Thank you, operator and good afternoon everyone, thanks for joining us today. I am joined by Ross Teune, our Chief Financial Officer. Yesterday in the afternoon we issued our second quarter earnings press release and we posted supplement earnings presentation on our website. We’ll be referring to that presentation through the call today.
I am going to start by providing an overview of the March 31, 2012 quarterly financial results. And then Ross is going to take you through the quarterly results in more detail. I’ll come back after Ross comments and provide some commentary on the termination of our total return swaps in April and also provide an update on current market conditions.
With that let me get started.
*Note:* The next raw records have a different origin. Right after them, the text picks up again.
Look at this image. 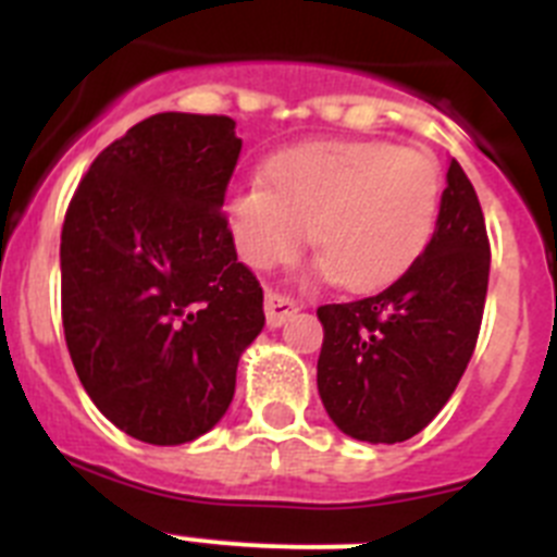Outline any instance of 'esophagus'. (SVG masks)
Masks as SVG:
<instances>
[{
    "label": "esophagus",
    "mask_w": 557,
    "mask_h": 557,
    "mask_svg": "<svg viewBox=\"0 0 557 557\" xmlns=\"http://www.w3.org/2000/svg\"><path fill=\"white\" fill-rule=\"evenodd\" d=\"M298 312V304L287 295H278V293H268L264 298V318H268V326L270 329H278Z\"/></svg>",
    "instance_id": "esophagus-1"
}]
</instances>
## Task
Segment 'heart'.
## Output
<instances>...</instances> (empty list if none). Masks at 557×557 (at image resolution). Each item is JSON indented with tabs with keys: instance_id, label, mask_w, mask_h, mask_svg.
<instances>
[{
	"instance_id": "obj_1",
	"label": "heart",
	"mask_w": 557,
	"mask_h": 557,
	"mask_svg": "<svg viewBox=\"0 0 557 557\" xmlns=\"http://www.w3.org/2000/svg\"><path fill=\"white\" fill-rule=\"evenodd\" d=\"M441 198L444 178L430 152L393 141H314L275 156L268 184L234 186L225 218L253 268L295 256L312 231L323 273L362 293L391 284L424 253Z\"/></svg>"
}]
</instances>
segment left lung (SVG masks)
<instances>
[{
  "instance_id": "1",
  "label": "left lung",
  "mask_w": 557,
  "mask_h": 557,
  "mask_svg": "<svg viewBox=\"0 0 557 557\" xmlns=\"http://www.w3.org/2000/svg\"><path fill=\"white\" fill-rule=\"evenodd\" d=\"M491 243L480 200L455 159L437 228L382 293L318 307V391L329 418L368 444H401L455 393L482 326Z\"/></svg>"
}]
</instances>
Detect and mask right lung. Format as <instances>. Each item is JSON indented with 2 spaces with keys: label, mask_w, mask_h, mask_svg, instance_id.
Returning a JSON list of instances; mask_svg holds the SVG:
<instances>
[{
  "label": "right lung",
  "mask_w": 557,
  "mask_h": 557,
  "mask_svg": "<svg viewBox=\"0 0 557 557\" xmlns=\"http://www.w3.org/2000/svg\"><path fill=\"white\" fill-rule=\"evenodd\" d=\"M218 113L147 116L106 147L69 200L61 318L97 410L136 441L178 446L228 410L264 326L223 203L243 139Z\"/></svg>",
  "instance_id": "right-lung-1"
}]
</instances>
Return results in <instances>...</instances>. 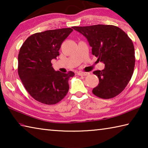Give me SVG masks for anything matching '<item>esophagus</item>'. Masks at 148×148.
<instances>
[{
  "label": "esophagus",
  "mask_w": 148,
  "mask_h": 148,
  "mask_svg": "<svg viewBox=\"0 0 148 148\" xmlns=\"http://www.w3.org/2000/svg\"><path fill=\"white\" fill-rule=\"evenodd\" d=\"M77 74L79 75V76H87V75H88L89 73L88 72H77Z\"/></svg>",
  "instance_id": "1"
}]
</instances>
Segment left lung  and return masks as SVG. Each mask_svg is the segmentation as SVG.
<instances>
[{
	"instance_id": "left-lung-1",
	"label": "left lung",
	"mask_w": 148,
	"mask_h": 148,
	"mask_svg": "<svg viewBox=\"0 0 148 148\" xmlns=\"http://www.w3.org/2000/svg\"><path fill=\"white\" fill-rule=\"evenodd\" d=\"M83 34L92 47V54L105 64L93 74L99 84L92 93L101 99L113 98L123 91L132 76L135 64L134 47L127 34L114 25H95L73 27Z\"/></svg>"
}]
</instances>
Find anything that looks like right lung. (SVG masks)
Returning <instances> with one entry per match:
<instances>
[{"label":"right lung","instance_id":"add662e5","mask_svg":"<svg viewBox=\"0 0 148 148\" xmlns=\"http://www.w3.org/2000/svg\"><path fill=\"white\" fill-rule=\"evenodd\" d=\"M72 31L64 28L37 32L30 36L20 48L19 76L31 96L41 103L56 104L69 91V79L74 73L56 71L51 61L59 56L62 42Z\"/></svg>","mask_w":148,"mask_h":148}]
</instances>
As highlighted on page one of the investor presentation, we’re pleased to report we had a very strong quarter for the three months ended March 31. Golub Capital BDC generated net income of $11.4 million or $0.48 per share as compared to $6.2 million or $0.28 a share for the quarter ended 12/31/11. Net investment income for the quarter was $7.1 million or $0.29 of share as compared to $6.3 million or again $0.29 a share for the quarter ended 12/31.
Net investment income including the net spread payments of $1 million generated from the underlying assets in the total return swap was $0.33 per share for the quarter ended 3/31/2012 and that compares to $0.32 per share for the quarter ended 12/31/11. Let me give you some detail underlying the $0.19 per share, the $4.4 million of net realized and unrealized gains on investments and derivatives during the quarter.
First, let’s look at the total return swap. GAAP net realized and unrealized gains on the total return swap were $2.8 million and that was comprised of $1.8 million of unrealized gains driven primarily by a market rally in the prices of broadly syndicated loans during the quarter as well as an increase in the net interest accrued on the TRS. In addition to that we had a million dollars of realized gains from the quarterly cash settlements of the TRS. I will come back later in our commentary to describe the P&L impact of the termination of the swap that took place in the April as I will discuss. There was a further gain that will take into the income statement in the June 30
Now let’s talk about investments in loans and equity securities. Net realized and unrealized gains on investments were $1.2 million. This was comprised of $2.8 million realized loss on the sale of a non-earning asset [AFPG], $3 million of unrealized depreciation because the carrying value of that asset was actually lower than the sale value and a $1 million of unrealized appreciation on the investment portfolio and this was broadly distributed across a variety of middle market debt and equity securities.